I dunno... I guess I have a tendency towards including islands / seas more than most world builders I know .

I do sci-fi, so this might not count here ,but I try to make creatures alien. On the Human colony world of Novosibirsk,a cold prairie world. There are herbivorous land crabs (Well ,crustaceans). They travel in great herds and are hunted for their delicious, tender meat. New laws have been made to help stop their extinction.

I don't really do games (or have friends), but I do build Scifi worlds that take detail to insanity, slowly branching into fantasy as reality warping phonic is a thing now.

I talks with others I find three types of world, (grumps made off the cuff, so forgive the lack of detail, it more for getting ideas)

1. name changing, (it is a lizard you ride like a horse, but it is not a horse because it is a lizard). That is nice and all but those are just skin changes.

2. physics changes, these try to be deeper as some rule of reality is altered. However just like giving someone a bag of holding, abuse can quickly follow. So all the outcomes need resolution, which is very hard to do right. Often seen with too powerful tech or magic.

3. Social changes, these are the rare ones that people have a very hard time understanding. This is were some social norm is altered, and the way the people live is effected. Like a bank that gives real zero interest credit cards if you get a GPS tracker implant, it could be done in our wold but the ramification would be too foreign and numerous for most to understand. After a few of these it can be very alien, but given the subtly other often don't get it. Like when a race of pacifist are attacked and nobody can understand why they don't fight as they get slaughtered.

Be very careful with such clams, I deal with such "day to day" stuff.
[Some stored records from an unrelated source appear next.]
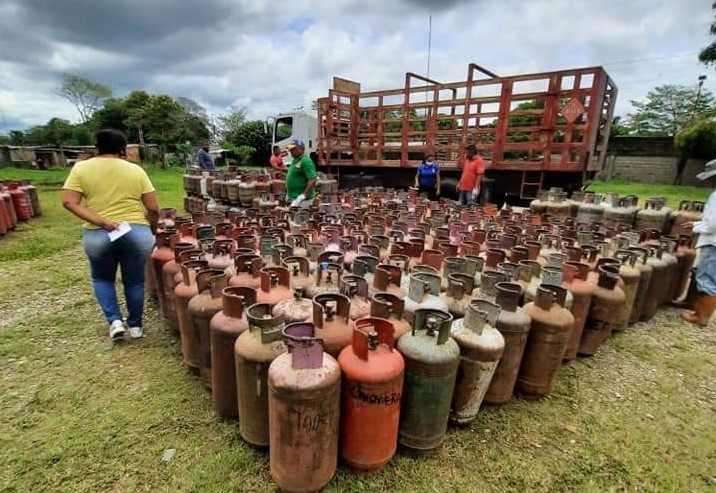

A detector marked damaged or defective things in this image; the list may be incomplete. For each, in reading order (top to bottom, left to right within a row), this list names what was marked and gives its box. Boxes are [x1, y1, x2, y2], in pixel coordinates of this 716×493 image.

rusty gas cylinder [150, 230, 178, 316]
rusty gas cylinder [160, 243, 199, 332]
rusty gas cylinder [176, 262, 210, 368]
rusty gas cylinder [187, 270, 229, 388]
rusty gas cylinder [208, 284, 256, 418]
rusty gas cylinder [238, 304, 288, 446]
rusty gas cylinder [256, 268, 292, 306]
rusty gas cylinder [272, 288, 314, 322]
rusty gas cylinder [282, 254, 312, 292]
rusty gas cylinder [268, 322, 342, 492]
rusty gas cylinder [312, 292, 354, 358]
rusty gas cylinder [342, 272, 372, 320]
rusty gas cylinder [340, 318, 406, 470]
rusty gas cylinder [372, 264, 406, 298]
rusty gas cylinder [366, 292, 412, 338]
rusty gas cylinder [394, 308, 456, 454]
rusty gas cylinder [440, 270, 478, 318]
rusty gas cylinder [454, 298, 504, 424]
rusty gas cylinder [482, 282, 532, 406]
rusty gas cylinder [516, 282, 576, 398]
rusty gas cylinder [564, 262, 596, 362]
rusty gas cylinder [580, 268, 624, 356]
rusty gas cylinder [612, 250, 640, 330]
rusty gas cylinder [628, 245, 652, 322]
rusty gas cylinder [640, 244, 668, 320]
rusty gas cylinder [676, 234, 696, 300]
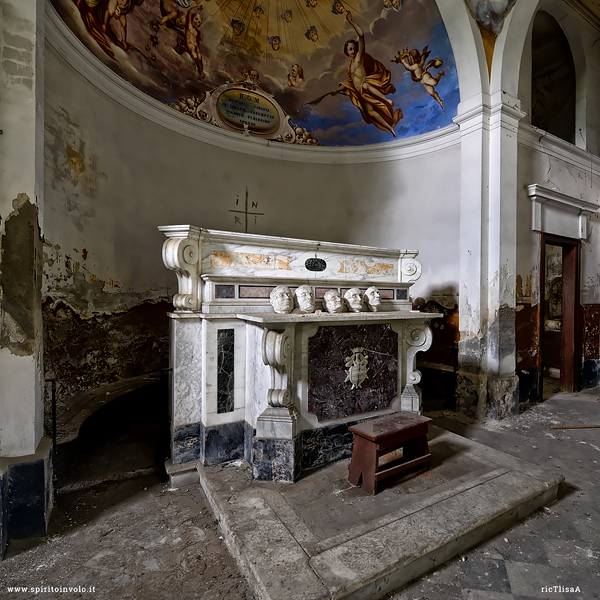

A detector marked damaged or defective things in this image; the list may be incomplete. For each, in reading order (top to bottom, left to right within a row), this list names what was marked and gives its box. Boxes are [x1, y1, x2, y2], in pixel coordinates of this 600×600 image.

peeling plaster wall [43, 42, 464, 408]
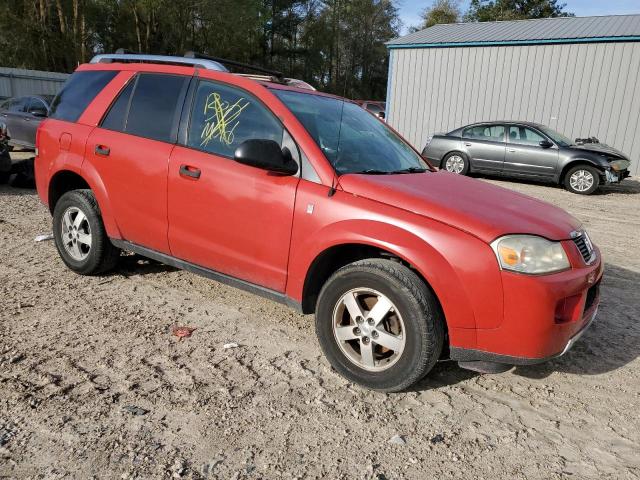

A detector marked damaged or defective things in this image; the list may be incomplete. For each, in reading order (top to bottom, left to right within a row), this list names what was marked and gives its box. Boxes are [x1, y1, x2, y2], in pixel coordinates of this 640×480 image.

damaged gray sedan [422, 121, 632, 194]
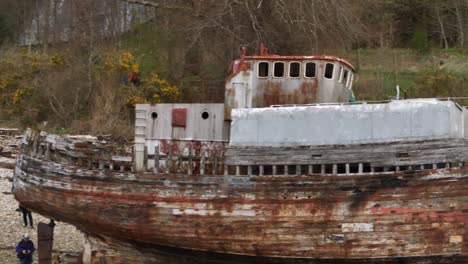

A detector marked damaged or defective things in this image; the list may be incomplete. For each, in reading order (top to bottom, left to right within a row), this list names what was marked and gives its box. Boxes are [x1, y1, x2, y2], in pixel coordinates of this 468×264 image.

rusted shipwreck [11, 48, 468, 264]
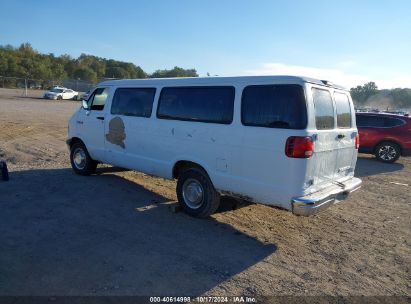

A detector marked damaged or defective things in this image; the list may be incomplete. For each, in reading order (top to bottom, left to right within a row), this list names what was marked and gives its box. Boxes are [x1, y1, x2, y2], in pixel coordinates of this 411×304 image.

rust spot on van [106, 116, 125, 148]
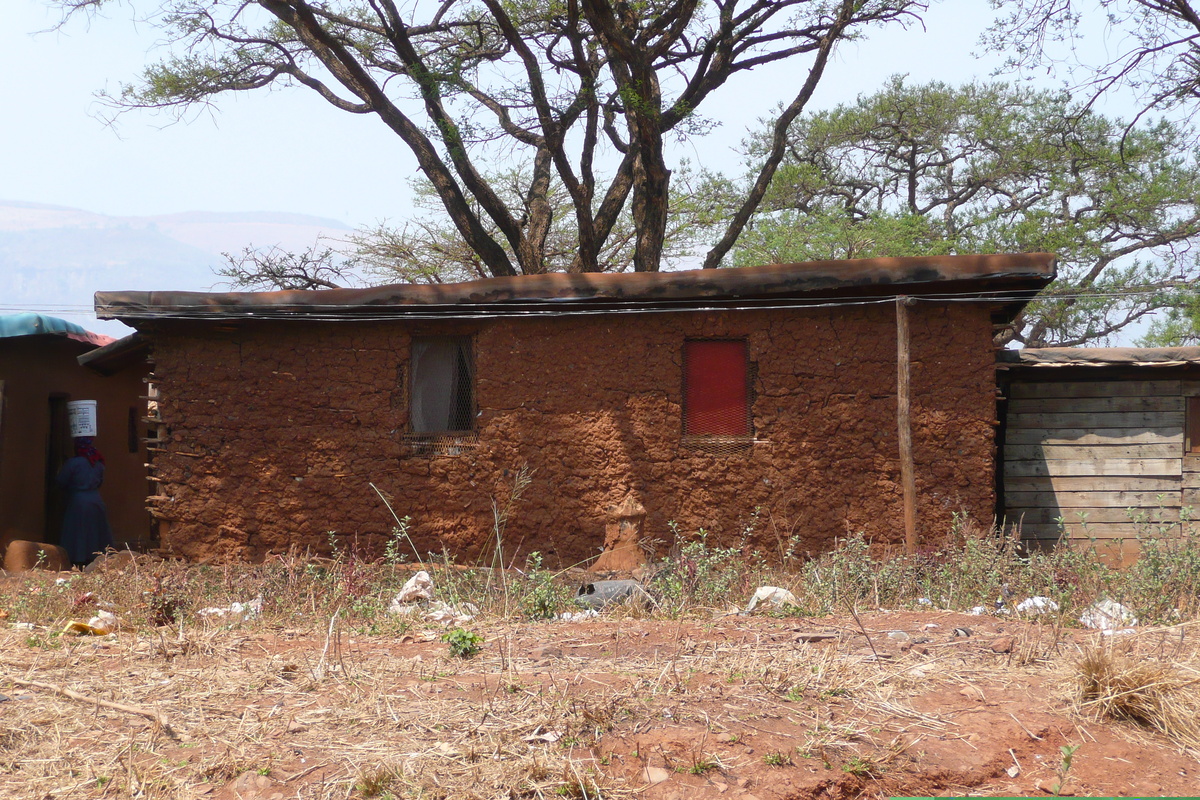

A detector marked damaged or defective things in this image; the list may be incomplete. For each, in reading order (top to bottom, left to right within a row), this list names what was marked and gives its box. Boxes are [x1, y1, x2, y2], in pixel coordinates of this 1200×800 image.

rusty roof edge [93, 253, 1056, 321]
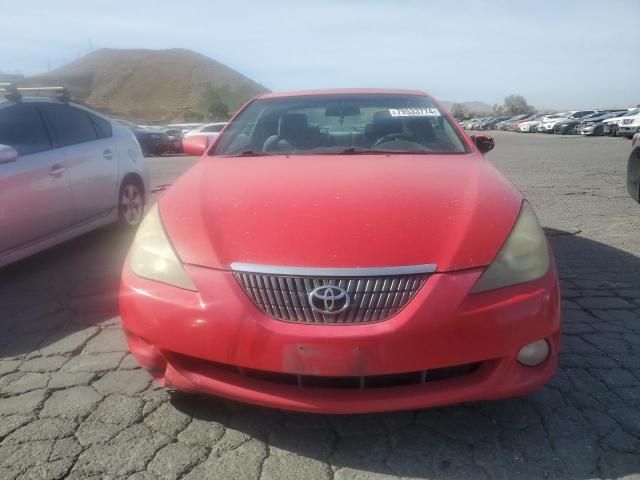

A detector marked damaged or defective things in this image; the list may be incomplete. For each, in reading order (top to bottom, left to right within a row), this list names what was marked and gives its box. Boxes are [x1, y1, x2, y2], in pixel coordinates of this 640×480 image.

But people had so much trouble understanding how trade and barter works, that gold coins were introduced to make things easier and more understandable.
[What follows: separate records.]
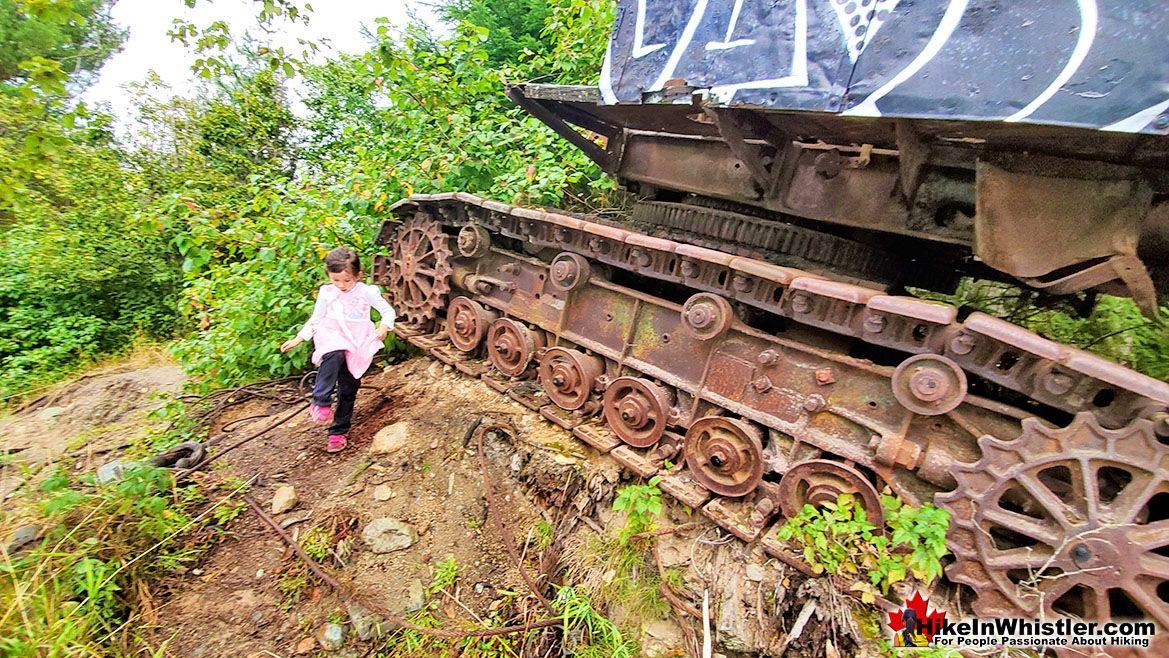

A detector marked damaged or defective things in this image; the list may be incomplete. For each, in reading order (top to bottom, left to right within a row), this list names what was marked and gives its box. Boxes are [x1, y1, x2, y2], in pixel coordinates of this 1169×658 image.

rusted metal frame [502, 88, 612, 174]
rusty sprocket wheel [388, 216, 451, 327]
abandoned tracked vehicle [374, 1, 1169, 649]
rusty bolt [785, 293, 813, 313]
rusty bolt [865, 313, 888, 334]
rusty bolt [944, 334, 972, 355]
rusty bolt [1047, 371, 1070, 397]
rusty cable [238, 497, 561, 640]
rusty cable [472, 416, 558, 617]
rusty sprocket wheel [935, 416, 1169, 631]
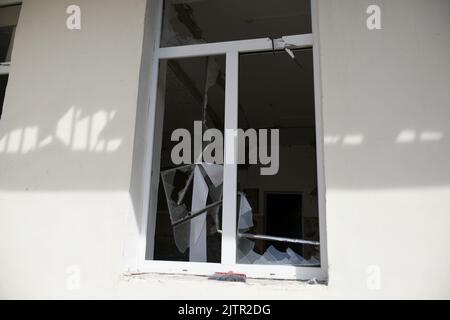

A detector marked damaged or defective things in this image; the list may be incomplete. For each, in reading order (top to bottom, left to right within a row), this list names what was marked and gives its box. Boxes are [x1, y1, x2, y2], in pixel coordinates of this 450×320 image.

shattered window [160, 0, 312, 47]
shattered window [236, 49, 320, 264]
Sure, the creation of the world and the magic system is interesting to the players, but my point was that more effort should be spent on the things that let the players play their characters well and get immersed in the setting. Most people in a fantasy setting will not have the encyclopedic knowledge of the setting that you get by reading the whole sourcebook.

There's also something to be said for limiting the players knowledge to that of the character to aid role-playing.

In one of the best campaigns I ever played in, only the sorcerer type character had any idea about how magic worked, the scholar had the most formal education type knowledge (geography, language etc) and the hunter/adventurer was the only one who had any real idea about most of the monsters and so on.

The other players literally did not have the same information as me, about the things my character was good at and vice versa, and it was really great to feel like the characters learned from each other. It added another level to the character interactions and did a lot to lessen that whole feeling of just playing a game and having all the info and then play stupid in-character.

The player who joined halfway in got to play a villager who'd never been more than a few miles from where he was born, and learned everything as we played, just like the player.